PROBLEM REQUIREMENTS:
Lay out these rows as a numbered list, omitting blank lines and leaving the pictures out of the answer.

Rows excerpted from a collection
────
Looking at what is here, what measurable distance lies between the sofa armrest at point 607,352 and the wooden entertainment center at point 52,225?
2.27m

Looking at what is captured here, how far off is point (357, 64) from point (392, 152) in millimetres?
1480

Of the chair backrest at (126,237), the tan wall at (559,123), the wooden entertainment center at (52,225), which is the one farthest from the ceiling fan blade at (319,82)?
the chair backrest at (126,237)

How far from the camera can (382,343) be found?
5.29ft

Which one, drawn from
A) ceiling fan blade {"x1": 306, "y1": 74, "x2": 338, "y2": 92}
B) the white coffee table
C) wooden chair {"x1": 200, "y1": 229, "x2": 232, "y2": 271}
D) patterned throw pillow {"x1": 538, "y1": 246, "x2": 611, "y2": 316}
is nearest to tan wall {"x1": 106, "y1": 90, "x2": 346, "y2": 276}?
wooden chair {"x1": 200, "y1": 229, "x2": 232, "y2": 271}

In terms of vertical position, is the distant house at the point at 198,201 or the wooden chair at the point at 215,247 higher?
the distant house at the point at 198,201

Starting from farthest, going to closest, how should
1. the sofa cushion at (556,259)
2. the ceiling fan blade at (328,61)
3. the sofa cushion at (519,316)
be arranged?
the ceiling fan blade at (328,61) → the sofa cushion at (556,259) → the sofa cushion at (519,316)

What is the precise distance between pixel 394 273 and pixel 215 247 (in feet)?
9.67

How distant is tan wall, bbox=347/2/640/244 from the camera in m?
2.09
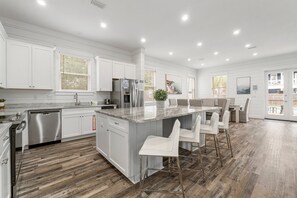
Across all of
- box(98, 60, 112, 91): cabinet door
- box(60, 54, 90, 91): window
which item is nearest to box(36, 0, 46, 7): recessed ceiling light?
box(60, 54, 90, 91): window

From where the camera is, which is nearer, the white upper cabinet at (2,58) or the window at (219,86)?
the white upper cabinet at (2,58)

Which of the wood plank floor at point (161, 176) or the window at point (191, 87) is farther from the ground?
the window at point (191, 87)

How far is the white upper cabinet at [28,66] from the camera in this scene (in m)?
2.99

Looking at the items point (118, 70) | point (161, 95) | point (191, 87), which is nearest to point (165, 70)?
point (191, 87)

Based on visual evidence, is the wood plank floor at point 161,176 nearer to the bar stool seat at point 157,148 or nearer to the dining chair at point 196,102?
the bar stool seat at point 157,148

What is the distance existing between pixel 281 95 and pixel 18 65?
9.73 metres

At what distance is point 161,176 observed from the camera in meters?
1.96

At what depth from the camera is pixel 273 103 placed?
646 cm

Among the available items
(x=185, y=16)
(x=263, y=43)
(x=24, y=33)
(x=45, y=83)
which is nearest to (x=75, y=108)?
(x=45, y=83)

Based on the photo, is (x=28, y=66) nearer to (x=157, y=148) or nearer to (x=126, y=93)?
(x=126, y=93)

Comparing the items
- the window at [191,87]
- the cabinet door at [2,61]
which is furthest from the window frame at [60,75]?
the window at [191,87]

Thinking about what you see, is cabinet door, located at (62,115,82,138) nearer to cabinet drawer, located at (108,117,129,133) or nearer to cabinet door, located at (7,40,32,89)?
cabinet door, located at (7,40,32,89)

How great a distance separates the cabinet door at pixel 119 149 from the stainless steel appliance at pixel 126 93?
94.6 inches

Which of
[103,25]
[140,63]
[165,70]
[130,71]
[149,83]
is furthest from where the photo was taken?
[165,70]
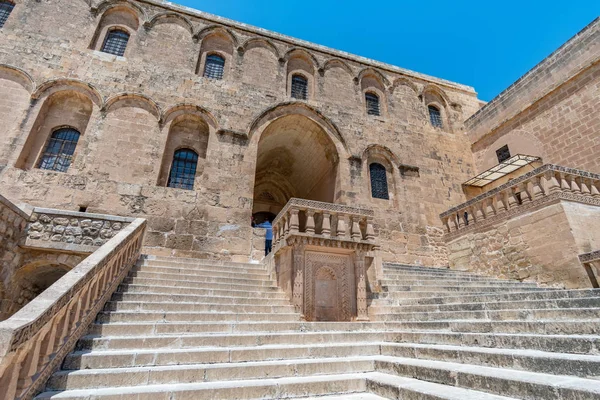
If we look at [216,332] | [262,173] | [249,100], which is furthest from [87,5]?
[216,332]

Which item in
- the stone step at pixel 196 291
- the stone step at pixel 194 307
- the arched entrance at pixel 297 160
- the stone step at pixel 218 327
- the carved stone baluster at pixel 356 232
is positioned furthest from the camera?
the arched entrance at pixel 297 160

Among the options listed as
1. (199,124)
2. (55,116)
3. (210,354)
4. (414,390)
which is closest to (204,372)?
(210,354)

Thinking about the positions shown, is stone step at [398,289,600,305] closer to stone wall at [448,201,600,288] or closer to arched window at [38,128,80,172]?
stone wall at [448,201,600,288]

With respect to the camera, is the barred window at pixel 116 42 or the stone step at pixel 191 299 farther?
the barred window at pixel 116 42

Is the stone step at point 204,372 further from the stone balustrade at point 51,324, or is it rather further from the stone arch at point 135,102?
the stone arch at point 135,102

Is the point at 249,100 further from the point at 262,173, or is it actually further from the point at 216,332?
the point at 216,332

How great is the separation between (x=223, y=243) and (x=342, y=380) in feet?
22.8

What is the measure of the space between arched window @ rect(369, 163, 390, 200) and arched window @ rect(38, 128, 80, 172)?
1096 cm

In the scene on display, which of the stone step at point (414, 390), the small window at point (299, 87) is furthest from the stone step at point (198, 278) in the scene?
the small window at point (299, 87)

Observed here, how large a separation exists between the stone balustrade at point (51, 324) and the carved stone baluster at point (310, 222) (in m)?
3.29

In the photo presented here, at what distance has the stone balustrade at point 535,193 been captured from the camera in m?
6.95

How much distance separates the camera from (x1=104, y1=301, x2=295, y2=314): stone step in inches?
177

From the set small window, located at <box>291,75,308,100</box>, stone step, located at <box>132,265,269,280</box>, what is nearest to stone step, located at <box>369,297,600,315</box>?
stone step, located at <box>132,265,269,280</box>

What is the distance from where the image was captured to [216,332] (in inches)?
166
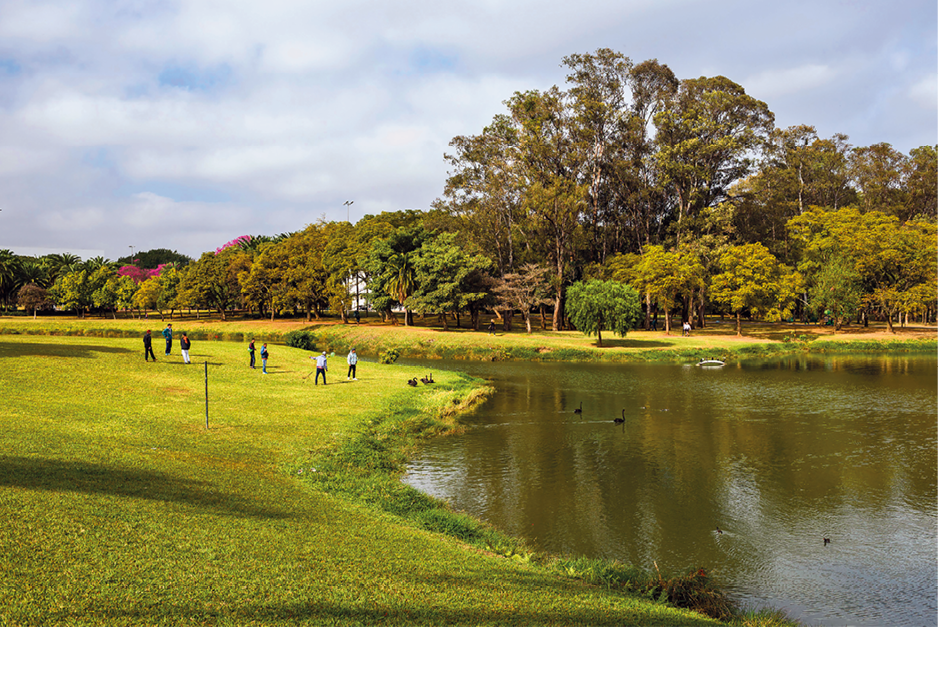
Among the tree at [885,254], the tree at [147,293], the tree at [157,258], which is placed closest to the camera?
the tree at [885,254]

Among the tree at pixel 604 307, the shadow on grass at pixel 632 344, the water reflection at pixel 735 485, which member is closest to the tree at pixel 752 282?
the shadow on grass at pixel 632 344

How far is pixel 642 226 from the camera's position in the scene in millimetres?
92562

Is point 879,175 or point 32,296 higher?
point 879,175

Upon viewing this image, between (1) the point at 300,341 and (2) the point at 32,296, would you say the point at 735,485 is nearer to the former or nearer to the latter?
(1) the point at 300,341

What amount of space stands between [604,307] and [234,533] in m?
55.5

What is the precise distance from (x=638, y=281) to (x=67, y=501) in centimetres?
7289

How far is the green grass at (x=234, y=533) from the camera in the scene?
8.23 metres

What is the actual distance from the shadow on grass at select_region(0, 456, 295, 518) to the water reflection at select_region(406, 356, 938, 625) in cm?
668

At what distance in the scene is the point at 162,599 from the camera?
8.09 m

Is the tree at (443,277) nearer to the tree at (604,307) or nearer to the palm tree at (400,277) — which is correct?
the palm tree at (400,277)

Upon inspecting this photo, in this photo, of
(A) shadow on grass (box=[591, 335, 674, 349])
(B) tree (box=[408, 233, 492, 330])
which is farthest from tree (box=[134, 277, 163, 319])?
(A) shadow on grass (box=[591, 335, 674, 349])

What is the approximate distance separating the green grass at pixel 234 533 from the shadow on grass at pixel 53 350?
7.70m

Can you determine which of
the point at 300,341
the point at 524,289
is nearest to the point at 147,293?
the point at 300,341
────
TASK OUTPUT:
1. Looking at what is here, what measurable distance lies between the sofa armrest at point 607,352 and the wooden entertainment center at point 52,225?
2. 2.27m
3. Looking at what is captured here, how far off is point (357, 64) from point (392, 152) in millimetres?
4. 1480
5. Of the chair backrest at (126,237), the tan wall at (559,123), the wooden entertainment center at (52,225), which is the one farthest from the ceiling fan blade at (319,82)?
6. the chair backrest at (126,237)
7. How far from the camera can (382,343) be found?
8. 5.29ft
9. Which one, drawn from
10. A) ceiling fan blade {"x1": 306, "y1": 74, "x2": 338, "y2": 92}
11. B) the white coffee table
12. C) wooden chair {"x1": 200, "y1": 229, "x2": 232, "y2": 271}
13. D) patterned throw pillow {"x1": 538, "y1": 246, "x2": 611, "y2": 316}
14. is nearest to tan wall {"x1": 106, "y1": 90, "x2": 346, "y2": 276}?
15. wooden chair {"x1": 200, "y1": 229, "x2": 232, "y2": 271}
16. In terms of vertical position, is the distant house at the point at 198,201 or the wooden chair at the point at 215,247 higher?
17. the distant house at the point at 198,201
18. Starting from farthest, going to closest, how should
19. 1. the sofa cushion at (556,259)
20. 2. the ceiling fan blade at (328,61)
21. 3. the sofa cushion at (519,316)
22. be arranged?
23. the ceiling fan blade at (328,61) → the sofa cushion at (556,259) → the sofa cushion at (519,316)
24. What is the precise distance between pixel 394 273 and pixel 215 247 (in feet)?
25. 9.67
26. How distant is tan wall, bbox=347/2/640/244 from the camera in m?
27. 2.09
28. Across all of
29. - box(98, 60, 112, 91): cabinet door
30. - box(60, 54, 90, 91): window
31. which item is nearest to box(36, 0, 46, 7): recessed ceiling light?
32. box(60, 54, 90, 91): window
33. From where the camera is, which is nearer, the white upper cabinet at (2,58) or the window at (219,86)?
34. the white upper cabinet at (2,58)
35. Which of the wood plank floor at point (161, 176) or the window at point (191, 87) is farther from the ground?
36. the window at point (191, 87)
37. How far is the white upper cabinet at [28,66] from the camera in this scene (in m)?
38. 2.99
39. Looking at the items point (118, 70) | point (161, 95) | point (191, 87), which is nearest to point (165, 70)?
40. point (191, 87)
41. Based on visual evidence, is the wood plank floor at point 161,176 nearer to the bar stool seat at point 157,148 or nearer to the dining chair at point 196,102?
42. the bar stool seat at point 157,148
43. What is the distance existing between pixel 281 95 and pixel 18 65?
44. 9.73 metres
45. At what distance is point 161,176 observed from the camera in meters?
46. 1.96
47. At what depth from the camera is pixel 273 103 placed?
48. 646 cm
49. Among the available items
50. (x=185, y=16)
51. (x=263, y=43)
52. (x=24, y=33)
53. (x=45, y=83)
54. which is nearest to (x=75, y=108)?
55. (x=45, y=83)
56. Based on the photo, is (x=28, y=66) nearer to (x=157, y=148) or nearer to (x=126, y=93)?
57. (x=126, y=93)
58. Comparing the items
59. - the window at [191,87]
60. - the cabinet door at [2,61]
61. which is furthest from the window frame at [60,75]?
62. the window at [191,87]
63. Thinking about what you see, is cabinet door, located at (62,115,82,138) nearer to cabinet drawer, located at (108,117,129,133) or nearer to cabinet door, located at (7,40,32,89)?
64. cabinet door, located at (7,40,32,89)
65. How great a distance separates the cabinet door at pixel 119 149 from the stainless steel appliance at pixel 126 93?
66. 94.6 inches
67. Which of
68. [103,25]
69. [140,63]
70. [165,70]
71. [130,71]
72. [149,83]
73. is furthest from where the photo was taken?
74. [165,70]
75. If we look at [216,332] | [262,173] | [249,100], which is furthest from [87,5]?
76. [216,332]
77. Which item in
78. - the stone step at pixel 196 291
79. - the stone step at pixel 194 307
80. - the arched entrance at pixel 297 160
81. - the stone step at pixel 218 327
82. - the carved stone baluster at pixel 356 232
83. is positioned furthest from the camera?
84. the arched entrance at pixel 297 160
85. Among the options listed as
86. 1. (199,124)
87. 2. (55,116)
88. 3. (210,354)
89. 4. (414,390)
90. which is closest to (204,372)?
91. (210,354)
92. Thinking about the positions shown, is stone step at [398,289,600,305] closer to stone wall at [448,201,600,288] or closer to arched window at [38,128,80,172]?
93. stone wall at [448,201,600,288]
94. With respect to the camera, is the barred window at pixel 116 42 or the stone step at pixel 191 299 farther?
95. the barred window at pixel 116 42
96. Is the stone step at point 204,372 further from the stone balustrade at point 51,324, or is it rather further from the stone arch at point 135,102?
97. the stone arch at point 135,102
98. Is the point at 249,100 further from the point at 262,173, or is it actually further from the point at 216,332?
99. the point at 216,332
100. How great is the separation between (x=223, y=243) and (x=342, y=380) in feet?
101. 22.8
102. What is the measure of the space between arched window @ rect(369, 163, 390, 200) and arched window @ rect(38, 128, 80, 172)?
103. 1096 cm
104. In the scene on display, which of the stone step at point (414, 390), the small window at point (299, 87) is furthest from the stone step at point (198, 278) in the scene?
105. the small window at point (299, 87)
106. Observed here, how large a separation exists between the stone balustrade at point (51, 324) and the carved stone baluster at point (310, 222) (in m)?
107. 3.29
108. In the photo presented here, at what distance has the stone balustrade at point 535,193 been captured from the camera in m?
109. 6.95
110. How much distance separates the camera from (x1=104, y1=301, x2=295, y2=314): stone step in inches?
111. 177
112. From the set small window, located at <box>291,75,308,100</box>, stone step, located at <box>132,265,269,280</box>, what is nearest to stone step, located at <box>369,297,600,315</box>?
113. stone step, located at <box>132,265,269,280</box>
114. What is the distance from where the image was captured to [216,332] (in inches)?
115. 166
116. Among the tree at [885,254], the tree at [147,293], the tree at [157,258], which is placed closest to the camera?
117. the tree at [885,254]
118. Among the tree at pixel 604 307, the shadow on grass at pixel 632 344, the water reflection at pixel 735 485, which member is closest to the tree at pixel 752 282?
119. the shadow on grass at pixel 632 344
120. How far is pixel 642 226 from the camera's position in the scene in millimetres?
121. 92562
122. Is point 879,175 or point 32,296 higher?
123. point 879,175
124. Upon viewing this image, between (1) the point at 300,341 and (2) the point at 32,296, would you say the point at 735,485 is nearer to the former or nearer to the latter?
125. (1) the point at 300,341
126. What amount of space stands between [604,307] and [234,533] in m?
127. 55.5
128. What is the precise distance from (x=638, y=281) to (x=67, y=501) in centimetres?
129. 7289
130. How far is the green grass at (x=234, y=533) from the camera in the scene?
131. 8.23 metres
132. What is the actual distance from the shadow on grass at select_region(0, 456, 295, 518) to the water reflection at select_region(406, 356, 938, 625) in cm?
133. 668
134. At what distance in the scene is the point at 162,599 from the camera?
135. 8.09 m
136. Is the tree at (443,277) nearer to the tree at (604,307) or nearer to the palm tree at (400,277) — which is correct?
137. the palm tree at (400,277)
138. Upon inspecting this photo, in this photo, of
139. (A) shadow on grass (box=[591, 335, 674, 349])
140. (B) tree (box=[408, 233, 492, 330])
141. which is farthest from tree (box=[134, 277, 163, 319])?
142. (A) shadow on grass (box=[591, 335, 674, 349])
143. What is the approximate distance separating the green grass at pixel 234 533 from the shadow on grass at pixel 53 350?
144. 7.70m
145. Can you determine which of
146. the point at 300,341
147. the point at 524,289
148. is nearest to the point at 147,293?
149. the point at 300,341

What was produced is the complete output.